161.24-26: Both . . . still knew by heart . . . Marvell’s “The Garden” and . . . Rimbaud’s “Mémoire”: Each discovered that the other knew these poems over dinner with Marina early in the summer, 64-65 (I.10): cf. 64.17-18: “Mémoire, a poem by Rimbaud (which she fortunately—and farsightedly—made me learn by heart . . . )” (Ada at the time she says this cannot know that the poem will prove valuable as it now does, so the speech appears to transfer later knowledge illegitimately into what she “actually” might have said at that time). Mason 19 notes: “Literally, their separation leaves them with memories of the garden” of Ardis.

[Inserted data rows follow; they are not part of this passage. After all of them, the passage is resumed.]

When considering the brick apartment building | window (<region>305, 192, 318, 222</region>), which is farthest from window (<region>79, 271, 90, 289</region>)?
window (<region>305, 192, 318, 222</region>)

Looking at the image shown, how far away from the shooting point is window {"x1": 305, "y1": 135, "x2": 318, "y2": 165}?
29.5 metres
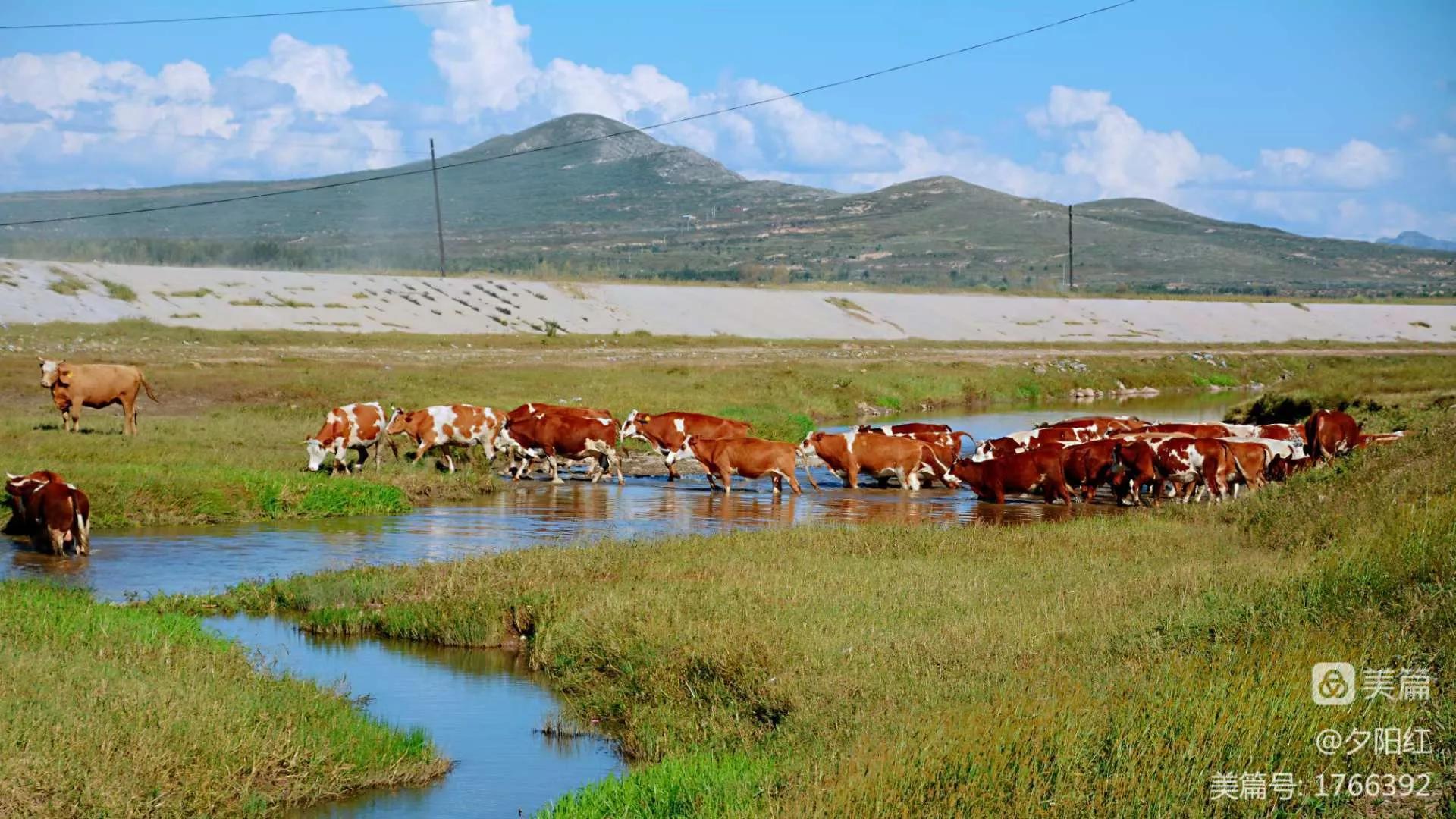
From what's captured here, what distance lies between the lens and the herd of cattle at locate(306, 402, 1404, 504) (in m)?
23.5

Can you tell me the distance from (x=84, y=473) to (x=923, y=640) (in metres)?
13.7

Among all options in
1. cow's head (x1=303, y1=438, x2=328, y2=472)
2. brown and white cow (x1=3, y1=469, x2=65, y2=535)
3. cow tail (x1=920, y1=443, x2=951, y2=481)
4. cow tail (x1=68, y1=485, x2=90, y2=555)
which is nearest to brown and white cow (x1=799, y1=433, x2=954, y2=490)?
cow tail (x1=920, y1=443, x2=951, y2=481)

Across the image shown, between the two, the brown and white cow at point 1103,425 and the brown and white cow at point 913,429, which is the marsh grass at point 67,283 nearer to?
the brown and white cow at point 913,429

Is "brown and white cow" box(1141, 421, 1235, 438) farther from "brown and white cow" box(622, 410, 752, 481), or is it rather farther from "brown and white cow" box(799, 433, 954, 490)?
"brown and white cow" box(622, 410, 752, 481)

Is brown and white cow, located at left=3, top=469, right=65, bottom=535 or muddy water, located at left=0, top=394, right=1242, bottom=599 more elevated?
brown and white cow, located at left=3, top=469, right=65, bottom=535

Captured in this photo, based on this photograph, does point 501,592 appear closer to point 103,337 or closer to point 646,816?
point 646,816

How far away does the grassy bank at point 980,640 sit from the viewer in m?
7.88

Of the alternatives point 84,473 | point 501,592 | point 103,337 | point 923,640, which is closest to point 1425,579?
point 923,640

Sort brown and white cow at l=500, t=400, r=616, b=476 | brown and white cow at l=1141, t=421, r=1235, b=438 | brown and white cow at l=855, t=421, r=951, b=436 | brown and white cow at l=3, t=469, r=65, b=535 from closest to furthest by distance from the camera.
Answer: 1. brown and white cow at l=3, t=469, r=65, b=535
2. brown and white cow at l=1141, t=421, r=1235, b=438
3. brown and white cow at l=500, t=400, r=616, b=476
4. brown and white cow at l=855, t=421, r=951, b=436

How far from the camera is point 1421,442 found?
57.7 ft

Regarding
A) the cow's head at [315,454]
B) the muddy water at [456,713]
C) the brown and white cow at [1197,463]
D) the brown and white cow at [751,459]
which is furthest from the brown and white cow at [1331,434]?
the muddy water at [456,713]

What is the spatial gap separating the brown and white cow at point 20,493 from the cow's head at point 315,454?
5440 millimetres

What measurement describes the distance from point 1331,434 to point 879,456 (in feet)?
26.4

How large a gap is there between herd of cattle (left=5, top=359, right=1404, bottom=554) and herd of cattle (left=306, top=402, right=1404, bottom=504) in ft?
0.09
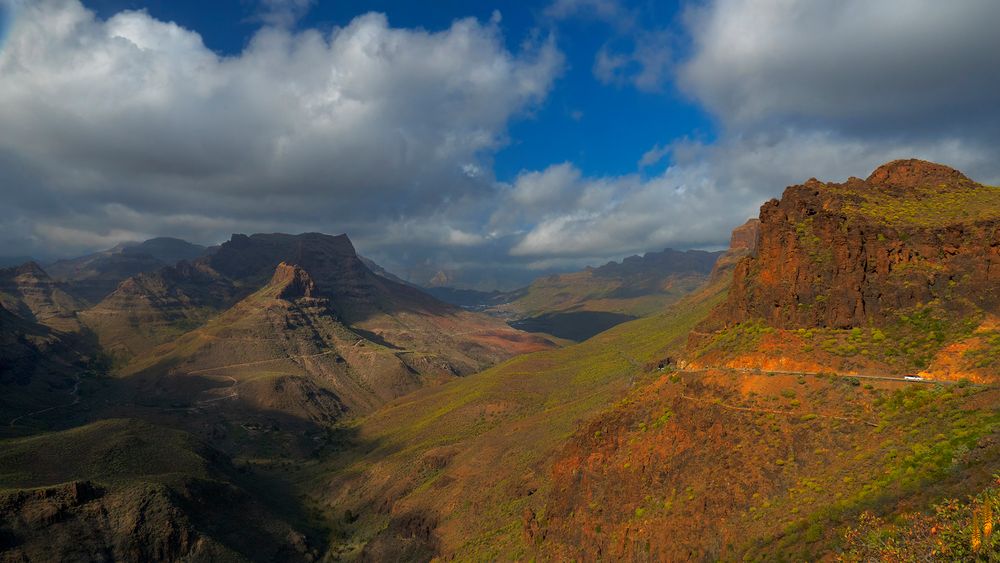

161.28-29: l2.11. l.1.2.20 l2.8 meant “love,” with “l” and the number following it denoting the line in the Marvell poem: These are the two lines quoted (in Ada’s French translation, and in Van’s partial citation of the English) at 65.11-13. L2.11: the l in “palm”; l1.2.20: the o in “How” and the v in “themselves”; l2.8: the e in the first “the”: “How vainly men themselves amaze / To win the palm, the oak or bays!”
161.31: line.”: Corrected from 1969’s “‘line’” (without stop).
162.09-12: curiously enough, in their third period of separation, from January 1887, to June, 1888 . . . their letters grew scarcer: Despite the “curiously enough,” Van as narrator knows quite clearly why Ada’s letters become scarcer: her affair with Philip Rack begins in August 1887 (293.20) and her affair with Percy de Prey in the spring of 1888.
162.10-11: to June 1888: When Van returns to Ardis, 187.01-02.
162.15-16: all the letters were destroyed in 1889: After Van flees from Ada and Ardis in jealous fury at the end of July 1888. Another inconsistency: cf. 336.20-24: “he had kept there only the innocent sixth letter . . . which had perished, together with her coded notes (of 1884-88) when the irreplaceable little palazzo burnt down in 1919.”
162.17: (I suggest omitting this little chapter. . . . Ada’s note.): MOTIF: Composition: Ada.